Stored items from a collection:

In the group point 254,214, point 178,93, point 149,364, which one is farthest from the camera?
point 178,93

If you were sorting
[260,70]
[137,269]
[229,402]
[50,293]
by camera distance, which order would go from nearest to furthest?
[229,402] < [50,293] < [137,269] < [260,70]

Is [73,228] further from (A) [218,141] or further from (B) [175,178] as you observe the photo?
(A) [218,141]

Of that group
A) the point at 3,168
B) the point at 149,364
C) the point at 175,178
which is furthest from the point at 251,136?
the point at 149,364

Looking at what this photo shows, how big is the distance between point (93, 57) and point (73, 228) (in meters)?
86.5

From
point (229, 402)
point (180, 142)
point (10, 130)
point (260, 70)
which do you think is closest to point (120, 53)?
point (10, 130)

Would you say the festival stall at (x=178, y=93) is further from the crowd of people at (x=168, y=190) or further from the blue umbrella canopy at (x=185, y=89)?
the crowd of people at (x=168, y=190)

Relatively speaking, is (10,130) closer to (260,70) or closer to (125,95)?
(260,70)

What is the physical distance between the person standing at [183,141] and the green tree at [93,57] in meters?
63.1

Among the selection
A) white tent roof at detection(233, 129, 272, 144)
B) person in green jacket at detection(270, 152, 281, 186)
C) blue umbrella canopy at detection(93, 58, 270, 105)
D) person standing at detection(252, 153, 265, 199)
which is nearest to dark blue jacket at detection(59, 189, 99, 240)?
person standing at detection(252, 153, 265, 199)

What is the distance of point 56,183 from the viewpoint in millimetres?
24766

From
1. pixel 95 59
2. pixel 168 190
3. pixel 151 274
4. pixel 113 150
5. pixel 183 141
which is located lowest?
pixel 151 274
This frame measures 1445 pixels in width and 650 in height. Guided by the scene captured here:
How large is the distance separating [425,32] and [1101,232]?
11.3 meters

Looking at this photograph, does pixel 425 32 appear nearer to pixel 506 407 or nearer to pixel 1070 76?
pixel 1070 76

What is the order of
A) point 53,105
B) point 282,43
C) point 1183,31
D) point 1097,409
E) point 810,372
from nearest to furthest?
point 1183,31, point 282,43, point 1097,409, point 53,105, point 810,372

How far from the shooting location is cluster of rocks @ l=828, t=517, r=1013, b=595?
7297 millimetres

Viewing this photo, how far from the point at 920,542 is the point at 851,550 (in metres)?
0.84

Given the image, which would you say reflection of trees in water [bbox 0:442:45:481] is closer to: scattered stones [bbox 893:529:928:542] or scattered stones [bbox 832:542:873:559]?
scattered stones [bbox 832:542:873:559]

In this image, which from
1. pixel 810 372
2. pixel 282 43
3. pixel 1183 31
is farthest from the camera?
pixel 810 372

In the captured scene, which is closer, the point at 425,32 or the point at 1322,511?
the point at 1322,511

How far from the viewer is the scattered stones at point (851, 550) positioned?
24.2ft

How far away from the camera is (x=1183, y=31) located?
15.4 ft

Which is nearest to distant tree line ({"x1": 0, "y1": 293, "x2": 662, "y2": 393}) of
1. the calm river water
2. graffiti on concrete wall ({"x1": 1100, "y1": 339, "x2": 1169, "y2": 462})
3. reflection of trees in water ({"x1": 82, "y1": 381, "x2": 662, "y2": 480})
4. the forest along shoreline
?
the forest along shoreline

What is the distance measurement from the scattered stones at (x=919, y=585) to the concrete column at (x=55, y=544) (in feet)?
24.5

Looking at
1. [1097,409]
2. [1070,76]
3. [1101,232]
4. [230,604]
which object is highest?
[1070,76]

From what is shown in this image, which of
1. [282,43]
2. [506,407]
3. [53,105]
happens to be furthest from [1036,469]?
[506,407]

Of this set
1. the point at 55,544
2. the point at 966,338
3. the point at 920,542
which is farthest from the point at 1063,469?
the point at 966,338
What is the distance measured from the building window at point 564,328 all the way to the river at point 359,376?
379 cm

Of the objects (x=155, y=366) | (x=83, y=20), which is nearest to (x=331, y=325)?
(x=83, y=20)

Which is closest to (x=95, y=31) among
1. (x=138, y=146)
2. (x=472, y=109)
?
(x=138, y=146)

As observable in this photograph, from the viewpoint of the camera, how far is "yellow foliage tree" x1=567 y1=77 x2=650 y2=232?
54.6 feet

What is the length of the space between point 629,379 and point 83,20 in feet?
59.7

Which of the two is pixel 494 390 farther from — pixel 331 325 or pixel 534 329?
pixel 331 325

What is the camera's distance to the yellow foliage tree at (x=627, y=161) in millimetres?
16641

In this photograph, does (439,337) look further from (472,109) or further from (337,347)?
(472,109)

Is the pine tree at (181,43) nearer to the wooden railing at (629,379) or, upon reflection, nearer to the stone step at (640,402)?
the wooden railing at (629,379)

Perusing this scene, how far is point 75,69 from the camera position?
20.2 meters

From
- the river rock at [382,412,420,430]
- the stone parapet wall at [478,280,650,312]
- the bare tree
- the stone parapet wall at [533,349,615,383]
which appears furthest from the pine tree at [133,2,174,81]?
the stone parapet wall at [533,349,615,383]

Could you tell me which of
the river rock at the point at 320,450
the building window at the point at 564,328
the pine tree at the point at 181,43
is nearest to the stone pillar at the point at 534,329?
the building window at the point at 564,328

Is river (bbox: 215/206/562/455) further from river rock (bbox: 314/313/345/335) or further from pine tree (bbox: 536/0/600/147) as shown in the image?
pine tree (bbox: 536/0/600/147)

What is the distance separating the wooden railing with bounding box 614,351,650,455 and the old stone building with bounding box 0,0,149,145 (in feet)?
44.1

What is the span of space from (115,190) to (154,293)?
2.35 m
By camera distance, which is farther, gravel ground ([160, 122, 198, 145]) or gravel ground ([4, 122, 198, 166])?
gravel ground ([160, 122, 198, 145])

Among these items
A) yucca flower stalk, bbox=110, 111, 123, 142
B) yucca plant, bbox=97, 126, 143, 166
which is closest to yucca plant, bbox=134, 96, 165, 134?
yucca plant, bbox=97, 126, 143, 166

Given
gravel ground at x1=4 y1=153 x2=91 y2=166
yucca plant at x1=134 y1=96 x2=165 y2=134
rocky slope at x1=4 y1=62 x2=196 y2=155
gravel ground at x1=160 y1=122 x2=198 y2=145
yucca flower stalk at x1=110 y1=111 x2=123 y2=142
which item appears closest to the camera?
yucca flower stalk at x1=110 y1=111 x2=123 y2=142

= TASK REQUIREMENTS =
Write the material out exactly, with nothing left out.

= OUTPUT BELOW =
In the group point 254,214, point 178,93, point 149,364, which one is farthest from the camera?
point 178,93

If you were sorting
[260,70]
[137,269]
[229,402]
[50,293]
by camera distance, which order would go from nearest to furthest?
[229,402] < [50,293] < [137,269] < [260,70]

Is [73,228] further from (A) [218,141] or further from (B) [175,178] as you observe the photo?
(A) [218,141]

Of that group
A) the point at 3,168
B) the point at 149,364
C) the point at 175,178
which is furthest from the point at 251,136?
the point at 149,364

Looking at what this photo shows, how big is the distance between point (93, 57) and point (73, 228) (in meters)?
86.5

From
point (229, 402)
point (180, 142)
point (10, 130)
point (260, 70)
which do you think is closest to point (120, 53)?
point (10, 130)

Would you say the festival stall at (x=178, y=93) is further from the crowd of people at (x=168, y=190) or further from the blue umbrella canopy at (x=185, y=89)?
the crowd of people at (x=168, y=190)

Relatively speaking, is (10,130) closer to (260,70) or closer to (125,95)?
(260,70)

What is the physical distance between the person standing at [183,141] and the green tree at [93,57] in meters?
63.1

Among the selection
A) white tent roof at detection(233, 129, 272, 144)
B) person in green jacket at detection(270, 152, 281, 186)
C) blue umbrella canopy at detection(93, 58, 270, 105)
D) person standing at detection(252, 153, 265, 199)
which is nearest to dark blue jacket at detection(59, 189, 99, 240)?
person standing at detection(252, 153, 265, 199)

What is the distance of point 56,183 from the viewpoint in millimetres?
24766

From
1. pixel 95 59
2. pixel 168 190
3. pixel 151 274
4. pixel 113 150
5. pixel 183 141
which is located lowest?
pixel 151 274
This frame measures 1445 pixels in width and 650 in height. Guided by the scene captured here:
How large is the distance separating [425,32] and [1101,232]?
11.3 meters

Looking at this photograph, does pixel 425 32 appear nearer to pixel 506 407 or nearer to pixel 1070 76?
pixel 1070 76

What is the order of
A) point 53,105
B) point 282,43
C) point 1183,31
D) point 1097,409
E) point 810,372
from nearest to furthest?
point 1183,31, point 282,43, point 1097,409, point 53,105, point 810,372

How far from the shooting location is cluster of rocks @ l=828, t=517, r=1013, b=595?
7297 millimetres

Viewing this photo, how far from the point at 920,542 is the point at 851,550 (in metres)?
0.84

Given the image, which would you say reflection of trees in water [bbox 0:442:45:481] is closer to: scattered stones [bbox 893:529:928:542] or scattered stones [bbox 832:542:873:559]?
scattered stones [bbox 832:542:873:559]

In this image, which from
1. pixel 810 372
2. pixel 282 43
3. pixel 1183 31
is farthest from the camera?
pixel 810 372

In the captured scene, which is closer, the point at 425,32 or the point at 1322,511?
the point at 1322,511

How far from the viewer is the scattered stones at point (851, 550) positioned?
24.2ft

How far away from the camera is (x=1183, y=31) located?
15.4 ft

Which is nearest to distant tree line ({"x1": 0, "y1": 293, "x2": 662, "y2": 393}) of
1. the calm river water
2. graffiti on concrete wall ({"x1": 1100, "y1": 339, "x2": 1169, "y2": 462})
3. reflection of trees in water ({"x1": 82, "y1": 381, "x2": 662, "y2": 480})
4. the forest along shoreline
?
the forest along shoreline

What is the distance measurement from the scattered stones at (x=919, y=585) to the concrete column at (x=55, y=544) (in feet)?
24.5

Looking at
1. [1097,409]
2. [1070,76]
3. [1101,232]
4. [230,604]
which object is highest?
[1070,76]

From what is shown in this image, which of
1. [282,43]
2. [506,407]
3. [53,105]
happens to be furthest from [1036,469]?
[506,407]

Of this set
1. the point at 55,544
2. the point at 966,338
3. the point at 920,542
which is farthest from the point at 1063,469?
the point at 966,338
What is the distance measured from the building window at point 564,328 all the way to the river at point 359,376?
379 cm

Of the objects (x=155, y=366) | (x=83, y=20), which is nearest to (x=331, y=325)?
(x=83, y=20)

Which is closest to (x=95, y=31) among
1. (x=138, y=146)
2. (x=472, y=109)
?
(x=138, y=146)

As observable in this photograph, from the viewpoint of the camera, how far is "yellow foliage tree" x1=567 y1=77 x2=650 y2=232?
54.6 feet

What is the length of the space between point 629,379 and point 83,20 in feet?
59.7

Which of the two is pixel 494 390 farther from — pixel 331 325 or pixel 534 329?
pixel 331 325

What is the camera's distance to the yellow foliage tree at (x=627, y=161) in millimetres?
16641

In this photograph, does (439,337) look further from (472,109) or further from (337,347)?
(472,109)

Is the pine tree at (181,43) nearer to the wooden railing at (629,379) or, upon reflection, nearer to the stone step at (640,402)?
the wooden railing at (629,379)

Perusing this scene, how far is point 75,69 from the camera position?
20.2 meters

From
- the river rock at [382,412,420,430]
- the stone parapet wall at [478,280,650,312]
- the bare tree
- the stone parapet wall at [533,349,615,383]
which appears furthest from the pine tree at [133,2,174,81]?
the stone parapet wall at [533,349,615,383]

Could you tell me which of
the river rock at the point at 320,450
the building window at the point at 564,328
the pine tree at the point at 181,43
is nearest to the stone pillar at the point at 534,329?
the building window at the point at 564,328

Is river (bbox: 215/206/562/455) further from river rock (bbox: 314/313/345/335) or further from pine tree (bbox: 536/0/600/147) as shown in the image?
pine tree (bbox: 536/0/600/147)

What is the distance separating the wooden railing with bounding box 614,351,650,455 and the old stone building with bounding box 0,0,149,145 (in feet)?
44.1

What is the span of space from (115,190) to (154,293)?
2.35 m
By camera distance, which is farther, gravel ground ([160, 122, 198, 145]) or gravel ground ([4, 122, 198, 166])?
gravel ground ([160, 122, 198, 145])

Among these items
A) yucca flower stalk, bbox=110, 111, 123, 142
B) yucca plant, bbox=97, 126, 143, 166
which is closest to yucca plant, bbox=134, 96, 165, 134?
yucca plant, bbox=97, 126, 143, 166

Given
gravel ground at x1=4 y1=153 x2=91 y2=166
yucca plant at x1=134 y1=96 x2=165 y2=134
rocky slope at x1=4 y1=62 x2=196 y2=155
gravel ground at x1=160 y1=122 x2=198 y2=145
yucca flower stalk at x1=110 y1=111 x2=123 y2=142
which item appears closest to the camera?
yucca flower stalk at x1=110 y1=111 x2=123 y2=142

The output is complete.